Inizialmente, i genitori della ragazza decisero che l’adolescente era solo allergico in connessione con l’inizio della primavera (la malattia di Caitlin si è manifestata all’inizio quest’anno), tuttavia, sono trascorsi giorni, settimane, mesi e il malessere no passato, inoltre, la ragazza starnutiva sempre più spesso, a volte prima dodicimila volte al giorno. Questo non le permette di entrare scuola, chattare con colleghi.
Sorprendentemente, Caitlin non starnutisce solo quando dorme o ascolta le tue canzoni dei Beatles preferite. L’altra musica non aiuta, e tutto il resto i trucchi sono anche inutili.

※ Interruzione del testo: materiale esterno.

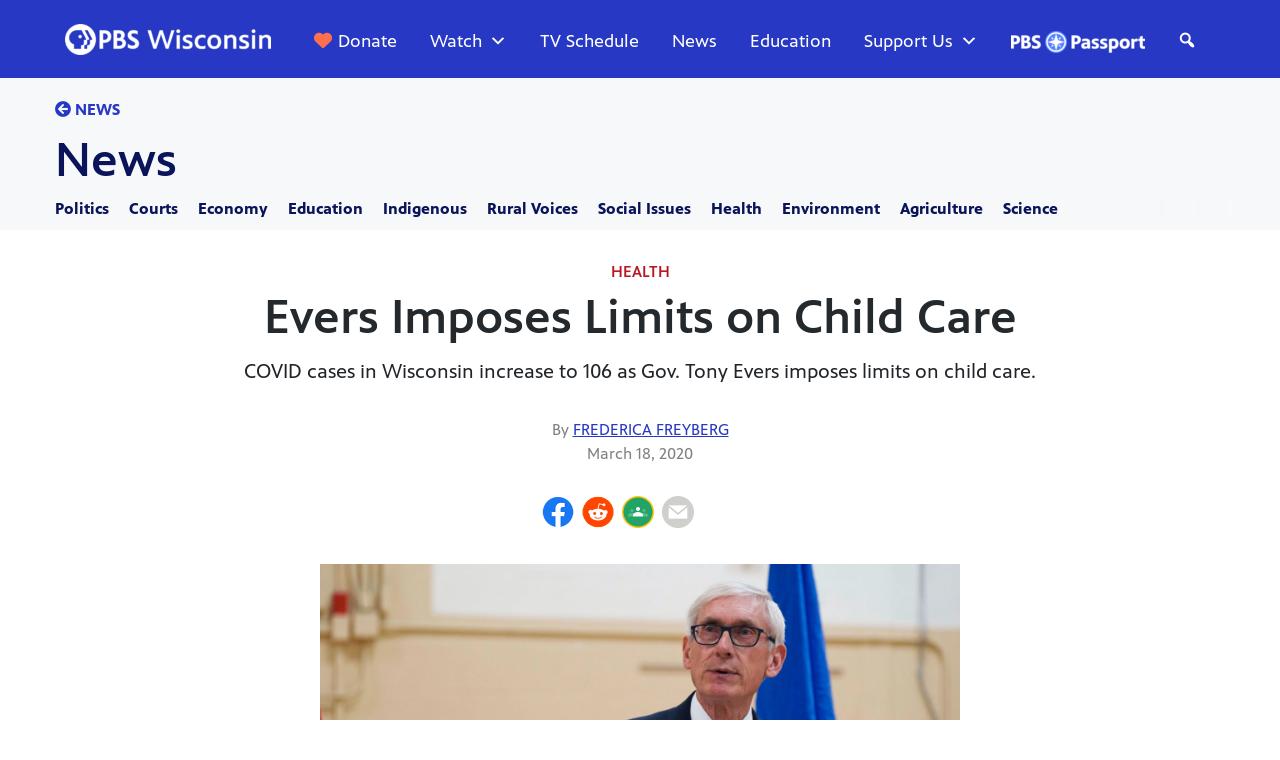

--- FILE ---
content_type: text/css
request_url: https://pbswisconsin.org/wp-content/plugins/tinymce-annotate/css/style-front.css?ver=6.9
body_size: 134
content:
/**
 * Plugin Name: TinyMCE Annotate
 * Description: Create annotations on your posts or pages
 * Version:     9.1.2
 * Author:      Chet
 * Author URI:  https://profiles.wordpress.org/xyulex/
 * License:     GPLv2 or later
 * License URI: http://www.gnu.org/licenses/gpl-2.0.html
 */

.annotation:hover {
  cursor: pointer;
}

.annotation {
  background-color: #feff71;
}
.selectedanno{
  background-color: #f1f100 !important;
}

/*side nav */
#annotediv{
  height: 100%;
  width:0px;
  position: fixed;
  z-index: 11000;
  top:0;
  right:0;
  background-color: #f8f8f8;
  overflow-x: hidden;
  padding-top: 20px;
  transition: 0.5s;
  box-shadow: -5px 0px 22px 0px rgba(50, 50, 50, 0.7);
}

p.annotetext{
  padding: 30px;
  margin-top: 20px;
}

#annotediv .closebtn {
    position: absolute;
    top: 5px;
    right: 10px;
    font-size: 21px;
}
#annotediv button.closebtn {
    background-color: #cc0066;
    color: white;
    border: none;
    padding: 5px 13px;
    border-radius: 28px;
}

@media only screen and (min-width: 0px) and (max-width: 420px)  {
.showann{
  width:90% !important;
}
}

@media only screen and (min-width: 420px) and (max-width: 800px)  {
.showann{
  width:60% !important;
}
}

@media only screen and (min-width: 800px) and (max-width: 1200px)  {
.showann{
  width:45% !important;
}
}

@media only screen and (min-width: 1200px) and (max-width: 1400px)  {
.showann{
  width:30% !important;
}
}

@media only screen and (min-width: 1400px)  {
.showann{
  width:35% !important;
}
}







--- FILE ---
content_type: text/css
request_url: https://tags.srv.stackadapt.com/sa.css
body_size: -11
content:
:root {
    --sa-uid: '0-feb1542a-aad4-58ae-64c3-22e8e85e07ad';
}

I genitori hanno mostrato alla ragazza il medico più eccezionale I luminari statunitensi, ma non sono riusciti a trovare la ragione di uno strano malattia, e quindi prescrivere qualsiasi farmaco per esso. L’unica cosa che i medici dicono con fiducia non è un virus e non allergia. Come curare un adolescente, non lo sanno ancora.
A proposito, tali strane malattie compaiono in punti diversi terre, dottori sconcertanti. Ad esempio, la francese Marine Richard di Tolosa non tollera il Wi-Fi e altri simili dispositivi di radiazione, ha una terribile allergia a loro, grazie alla quale è persino riconosciuta disabili e assegnata una pensione di 650 euro. Penso che se i dottori no trovare una cura per starnutire Caitlin Thorneley, quindi dovrà farlo anche lei riconoscere come disabile, poiché con una tale malattia non sarà in grado di farlo studiare, né lavorare in seguito.